[Info-vax] Still no IPSEC for TCP/IP services?

Doug Phillips dphill46 at netscape.net
Wed May 23 20:20:09 EDT 2012


On May 23, 5:25 pm, "Richard Maher" <maher... at hotspamnotmail.com>
wrote:
> "David Froble" <da... at tsoft-inc.com> wrote in message
>
> news:jpj6bb$83j$1 at dont-email.me...
>
> >> Juniper VPN any use?
>
> >> Cheers Richard Maher
>
> > I honestly don't know.  I'm doubting it.  I'm ASSUMING that any appliance
> > would need any connections established directly from the appliance.  I
> > could be wrong.
>
> > What I envision is having a database of pre-arranged partners and bring up
> > and take down specific connections upon demand.  I'm not aware of anything
> > secure that can be set up without prior cooperation from the remote end,
> > but maybe I don't get out much.
>
> > As a client I'd expect that required connections would be known.
>
> > As a service I'd expect that new and previously unknown connection
> > requests would be normal.
>
> > Since most of the data is lawn mower parts, we're rather comfortable with
> > unencrypted socket connections.  But when a credit card number is part of
> > the data, things get rather ugly.
>
> > I still haven't found a solution that I like.
>

Richard, you say:


> Yes IPSEC on VMS is what you want/need. As others have said Multinet has it
> now.
>

and then:

> Like you, I don't know enough about the Juniper SSL VPN offering but it
> sounds like it fits the bill(ish).

Are those two statements related to each other? From what I read, the
Juniper SSL VPN doesn't do IPsec. Some of their other models, do.

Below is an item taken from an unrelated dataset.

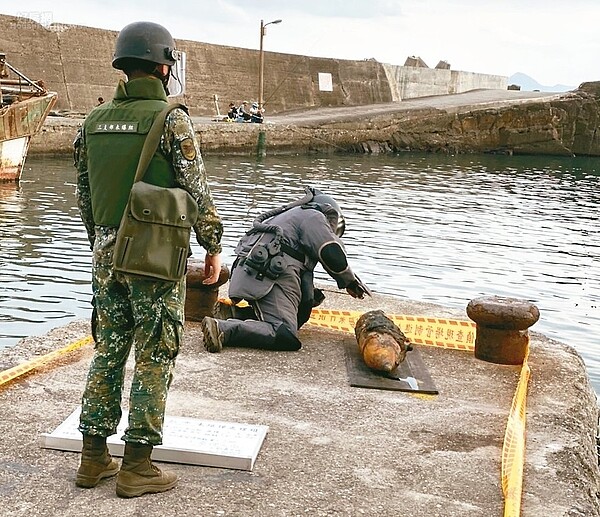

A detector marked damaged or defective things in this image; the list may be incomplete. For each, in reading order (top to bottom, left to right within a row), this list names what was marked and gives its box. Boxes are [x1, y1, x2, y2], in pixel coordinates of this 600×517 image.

> Whether the client install is an Applet
> or something that requires much configuring, I do not know.


I read: "Uses SSL 	Secure remote access solution with no
client software deployment, no maintenance, and no changes to
existing servers."

I guess they presume the client's browser has SSL built in. Are
there any browsers that can't do HTTPS today?

> All I've done is
> watch the clip on their web-site.
>
> If someone here knows more then please let us know.
>

I know nothing more. I use Cisco and WatchGuard and it looks like
Juniper has a similar product line.

AFA what David wants to do, it sounds like typical e-commerce web-
server
stuff. I don't see what IPsec would do for him unless his serving-
partners
require it. Any access to some partner-owned data would either need
them to have the data exposed, or it would need "prior cooperation
from the remote end." Not enough information to say anything for sure.